Also C++ devs who took Abrash's "measure to know the performance of something" waaaay to seriously.
Like, I can know certain practices hinder performance of things without measuring.
This is something I find really really interesting about a lot of C++ devs. The language is supposed to be all about performance, but a lot of the arguments are about best practice within the language, proper architecture, avoiding footguns, and so often arguments specificly about high performance architectures are scoffed at in favor of "proper OOP" or assuming that you can't know something is high performance without measuring.
It's baffling.
@raptor85 @fuzzybinary Ha, -noexcept and -nortti are even better examples of what I was thinking of too. I’ve worked in code bases that worked better on both sides of those flags 😆
I tend to play with different languages for fun, and I always end up back at C++ because it’s not _that_ broken and I can usually slurp in whatever I thought was cool from my latest round of new language spelunking. Just don’t tell the Rust devs that I’m not (yet) totally sold on the borrow checker.

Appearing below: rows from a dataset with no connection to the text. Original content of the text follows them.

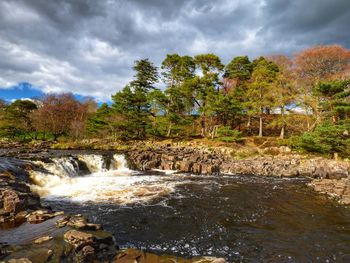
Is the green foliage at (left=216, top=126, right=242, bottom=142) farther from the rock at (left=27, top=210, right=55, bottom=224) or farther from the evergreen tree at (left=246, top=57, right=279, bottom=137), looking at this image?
the rock at (left=27, top=210, right=55, bottom=224)

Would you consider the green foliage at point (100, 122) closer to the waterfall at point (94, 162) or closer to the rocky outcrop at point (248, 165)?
the rocky outcrop at point (248, 165)

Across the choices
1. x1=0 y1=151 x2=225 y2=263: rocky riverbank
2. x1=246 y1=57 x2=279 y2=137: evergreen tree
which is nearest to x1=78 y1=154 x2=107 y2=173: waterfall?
x1=0 y1=151 x2=225 y2=263: rocky riverbank

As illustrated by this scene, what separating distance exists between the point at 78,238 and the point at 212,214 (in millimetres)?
6416

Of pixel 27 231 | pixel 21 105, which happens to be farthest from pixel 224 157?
pixel 21 105

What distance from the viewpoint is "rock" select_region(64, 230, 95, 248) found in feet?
20.0

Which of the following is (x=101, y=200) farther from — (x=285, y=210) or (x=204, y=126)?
(x=204, y=126)

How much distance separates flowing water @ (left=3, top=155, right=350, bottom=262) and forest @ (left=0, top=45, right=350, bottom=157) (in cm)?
1305

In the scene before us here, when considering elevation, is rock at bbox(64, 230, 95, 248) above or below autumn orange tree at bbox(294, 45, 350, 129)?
below

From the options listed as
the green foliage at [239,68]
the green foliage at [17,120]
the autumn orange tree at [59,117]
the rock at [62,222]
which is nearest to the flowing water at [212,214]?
the rock at [62,222]

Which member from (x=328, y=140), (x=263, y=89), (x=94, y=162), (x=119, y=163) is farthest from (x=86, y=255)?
(x=263, y=89)

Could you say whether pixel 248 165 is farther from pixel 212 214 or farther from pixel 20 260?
pixel 20 260

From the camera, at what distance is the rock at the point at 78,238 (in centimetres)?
611

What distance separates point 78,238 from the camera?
20.5 feet

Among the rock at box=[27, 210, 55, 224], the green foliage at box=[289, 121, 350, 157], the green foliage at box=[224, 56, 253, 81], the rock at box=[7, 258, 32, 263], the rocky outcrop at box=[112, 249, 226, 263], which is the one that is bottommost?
the rocky outcrop at box=[112, 249, 226, 263]
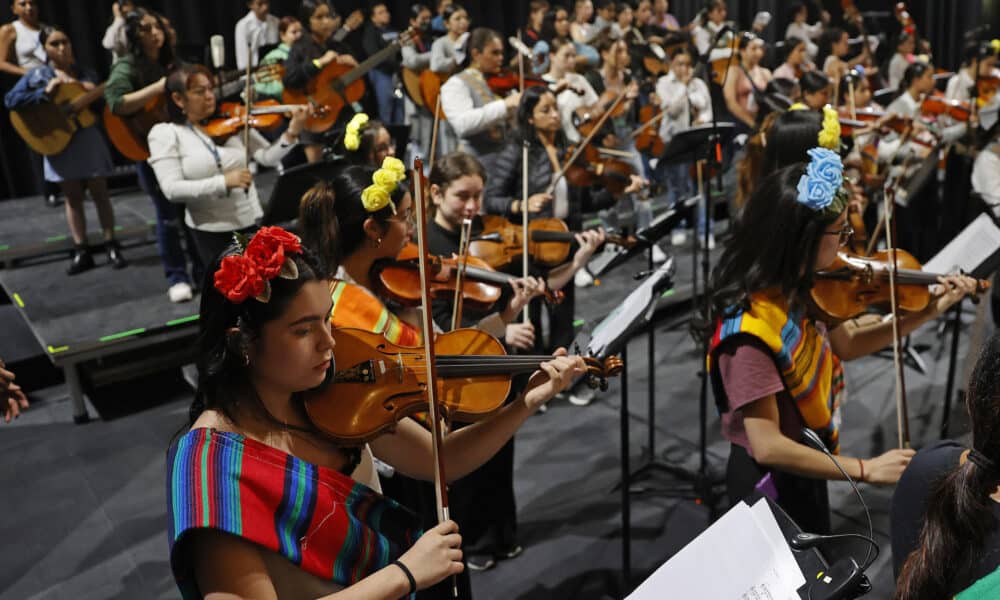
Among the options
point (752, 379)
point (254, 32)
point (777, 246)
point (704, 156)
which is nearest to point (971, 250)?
point (777, 246)

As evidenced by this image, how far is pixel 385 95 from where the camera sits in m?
7.41

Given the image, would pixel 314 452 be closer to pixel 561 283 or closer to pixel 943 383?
pixel 561 283

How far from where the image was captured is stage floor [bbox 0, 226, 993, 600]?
2953 millimetres

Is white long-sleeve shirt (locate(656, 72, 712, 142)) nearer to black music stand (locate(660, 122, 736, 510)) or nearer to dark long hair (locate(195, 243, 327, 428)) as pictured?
black music stand (locate(660, 122, 736, 510))

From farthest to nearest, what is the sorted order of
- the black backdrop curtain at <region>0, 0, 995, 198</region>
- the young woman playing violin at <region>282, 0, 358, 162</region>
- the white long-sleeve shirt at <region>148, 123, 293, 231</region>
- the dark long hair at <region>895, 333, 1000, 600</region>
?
the black backdrop curtain at <region>0, 0, 995, 198</region>
the young woman playing violin at <region>282, 0, 358, 162</region>
the white long-sleeve shirt at <region>148, 123, 293, 231</region>
the dark long hair at <region>895, 333, 1000, 600</region>

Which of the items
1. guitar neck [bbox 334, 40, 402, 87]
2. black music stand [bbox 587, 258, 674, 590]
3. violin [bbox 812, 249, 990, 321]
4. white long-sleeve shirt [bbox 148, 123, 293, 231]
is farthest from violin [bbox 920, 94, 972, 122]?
white long-sleeve shirt [bbox 148, 123, 293, 231]

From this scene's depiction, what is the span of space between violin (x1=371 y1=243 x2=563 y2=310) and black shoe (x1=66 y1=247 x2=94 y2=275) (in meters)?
3.25

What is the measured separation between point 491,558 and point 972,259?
6.44ft

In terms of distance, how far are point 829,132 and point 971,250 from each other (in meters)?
0.62

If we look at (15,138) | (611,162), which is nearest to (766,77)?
(611,162)

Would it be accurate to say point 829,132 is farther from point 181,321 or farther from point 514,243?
point 181,321

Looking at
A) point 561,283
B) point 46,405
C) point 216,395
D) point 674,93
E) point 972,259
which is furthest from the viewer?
point 674,93

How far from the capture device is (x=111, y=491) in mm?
3518

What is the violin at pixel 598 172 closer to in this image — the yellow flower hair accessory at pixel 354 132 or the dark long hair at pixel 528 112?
the dark long hair at pixel 528 112
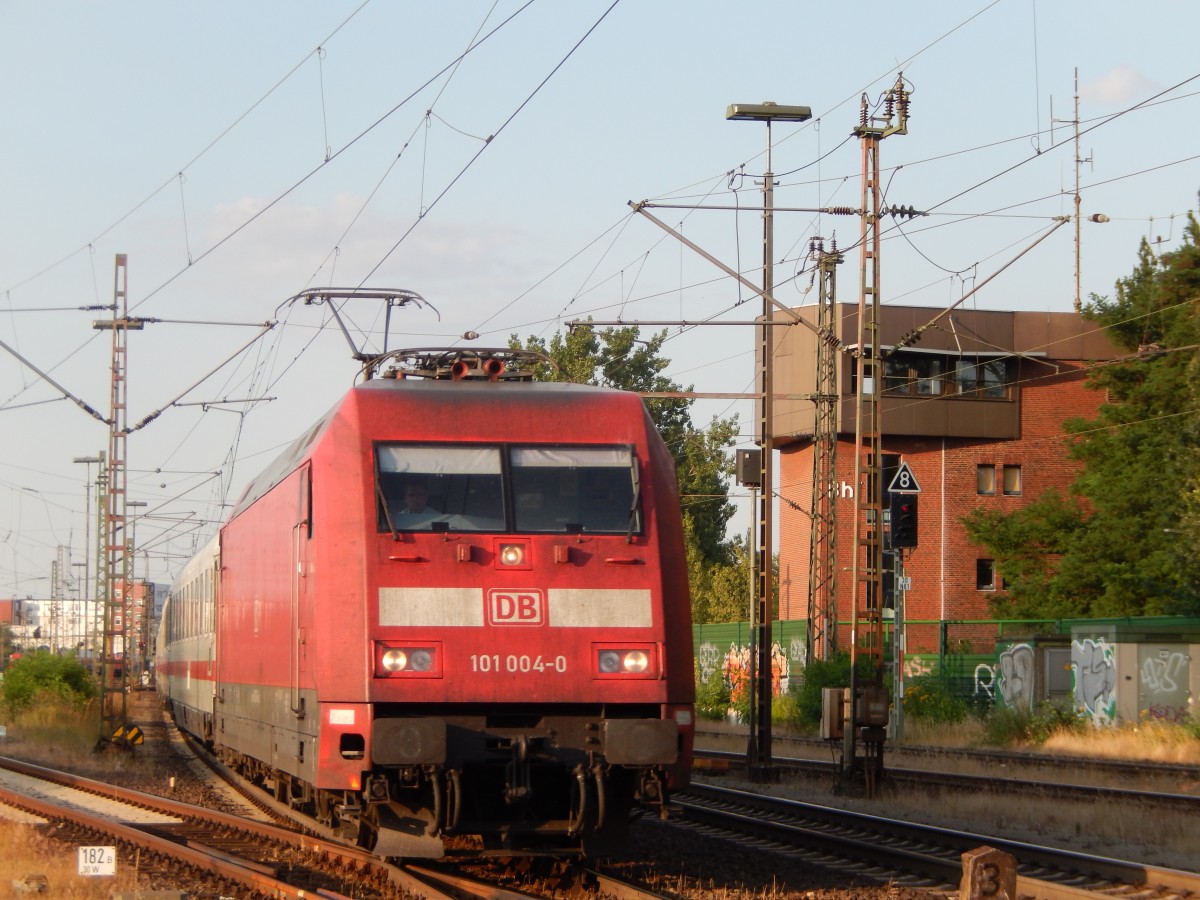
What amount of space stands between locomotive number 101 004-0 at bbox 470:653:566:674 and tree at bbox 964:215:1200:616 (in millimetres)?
36546

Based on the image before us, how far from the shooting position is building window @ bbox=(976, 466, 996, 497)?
53.4m

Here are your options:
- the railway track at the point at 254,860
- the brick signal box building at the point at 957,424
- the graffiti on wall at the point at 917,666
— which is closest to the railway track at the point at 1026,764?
the graffiti on wall at the point at 917,666

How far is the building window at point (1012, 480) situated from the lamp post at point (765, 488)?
31.7 meters

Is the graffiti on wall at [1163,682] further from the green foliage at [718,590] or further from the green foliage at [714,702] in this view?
the green foliage at [718,590]

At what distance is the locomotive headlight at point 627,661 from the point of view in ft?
33.7

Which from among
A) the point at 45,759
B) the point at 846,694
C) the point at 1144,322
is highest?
the point at 1144,322

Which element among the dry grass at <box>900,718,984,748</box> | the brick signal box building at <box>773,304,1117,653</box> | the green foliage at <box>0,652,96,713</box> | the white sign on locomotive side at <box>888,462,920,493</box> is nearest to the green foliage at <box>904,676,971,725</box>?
the dry grass at <box>900,718,984,748</box>

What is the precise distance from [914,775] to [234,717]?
9.28 m

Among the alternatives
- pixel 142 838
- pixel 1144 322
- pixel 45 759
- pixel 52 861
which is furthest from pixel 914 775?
pixel 1144 322

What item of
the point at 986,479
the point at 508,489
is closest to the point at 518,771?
the point at 508,489

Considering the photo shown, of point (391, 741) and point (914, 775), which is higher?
point (391, 741)

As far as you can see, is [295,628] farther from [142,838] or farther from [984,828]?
[984,828]

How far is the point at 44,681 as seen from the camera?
123ft

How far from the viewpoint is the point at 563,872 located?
11.5 metres
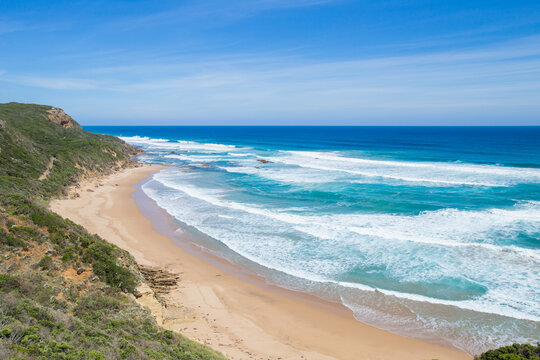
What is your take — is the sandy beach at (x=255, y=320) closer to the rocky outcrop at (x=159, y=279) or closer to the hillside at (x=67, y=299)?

@fuzzybinary @raptor85 the initial argument against exceptions at my first job was a vague "it's slower usually" mixed with "look at all this extra assembly this generates, do you want to read this?"
Now, even if it were slower (which I love this article for 😆), I've been radicalized into thinking it can be clearer to read and manage than piles of "if error" checks or the infamous `goto error` - and therefore faster in the "I can better reason about my code structure" way.